Copy each of the following lines word for word, keeping every number, mark, and line break as it appears.

>>>>

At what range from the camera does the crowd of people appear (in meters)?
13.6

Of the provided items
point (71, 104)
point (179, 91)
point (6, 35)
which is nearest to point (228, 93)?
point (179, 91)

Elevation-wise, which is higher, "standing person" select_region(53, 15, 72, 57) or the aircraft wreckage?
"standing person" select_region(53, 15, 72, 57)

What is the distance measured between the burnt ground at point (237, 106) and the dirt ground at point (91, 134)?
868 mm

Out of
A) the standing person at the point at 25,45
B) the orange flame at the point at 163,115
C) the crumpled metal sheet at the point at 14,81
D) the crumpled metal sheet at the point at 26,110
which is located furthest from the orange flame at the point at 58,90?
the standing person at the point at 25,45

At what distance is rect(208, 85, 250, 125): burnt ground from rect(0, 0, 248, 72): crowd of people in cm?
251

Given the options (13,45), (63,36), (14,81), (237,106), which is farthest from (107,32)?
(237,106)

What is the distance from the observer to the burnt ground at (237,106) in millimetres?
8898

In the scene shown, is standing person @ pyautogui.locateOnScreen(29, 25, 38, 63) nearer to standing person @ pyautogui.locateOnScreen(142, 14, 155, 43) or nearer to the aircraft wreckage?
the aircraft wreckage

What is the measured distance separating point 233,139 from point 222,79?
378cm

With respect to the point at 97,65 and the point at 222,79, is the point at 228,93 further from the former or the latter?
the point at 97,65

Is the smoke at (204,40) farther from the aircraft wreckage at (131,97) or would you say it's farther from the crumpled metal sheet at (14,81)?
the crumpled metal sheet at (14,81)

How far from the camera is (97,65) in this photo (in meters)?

<<<<

_Exercise answer_:
At what range from the camera does the crowd of people appear (in meters)?
13.6

Of the provided items
point (71, 104)
point (179, 91)
point (6, 35)
which is nearest to point (228, 93)?
point (179, 91)

Elevation-wise, which is higher, "standing person" select_region(53, 15, 72, 57) or the aircraft wreckage?
"standing person" select_region(53, 15, 72, 57)

What is the distance measured between the burnt ground at point (237, 106) and the dirt ground at point (91, 134)?
868 mm

Out of
A) the standing person at the point at 25,45
B) the orange flame at the point at 163,115
C) the crumpled metal sheet at the point at 14,81
D) the crumpled metal sheet at the point at 26,110
which is located furthest from the orange flame at the point at 58,90?
the standing person at the point at 25,45

At what distance is rect(208, 85, 250, 125): burnt ground from rect(0, 0, 248, 72): crowd of people in cm?
251

Given the options (13,45), (63,36), (14,81), (237,106), which is farthest from (107,32)?
(237,106)

What is the distance from the observer to the burnt ground at (237,106) in millimetres?
8898

In the scene shown, is standing person @ pyautogui.locateOnScreen(29, 25, 38, 63) nearer to standing person @ pyautogui.locateOnScreen(142, 14, 155, 43) or nearer to the aircraft wreckage?
the aircraft wreckage

What is the measured distance separating point 233,139 from point 222,79?
378cm

With respect to the point at 97,65 and the point at 222,79, is the point at 228,93 further from the former or the latter?
the point at 97,65

Is the smoke at (204,40) farther from the aircraft wreckage at (131,97) or would you say it's farther from the crumpled metal sheet at (14,81)?
the crumpled metal sheet at (14,81)

How far from the camera is (97,65) in this photo (in meters)?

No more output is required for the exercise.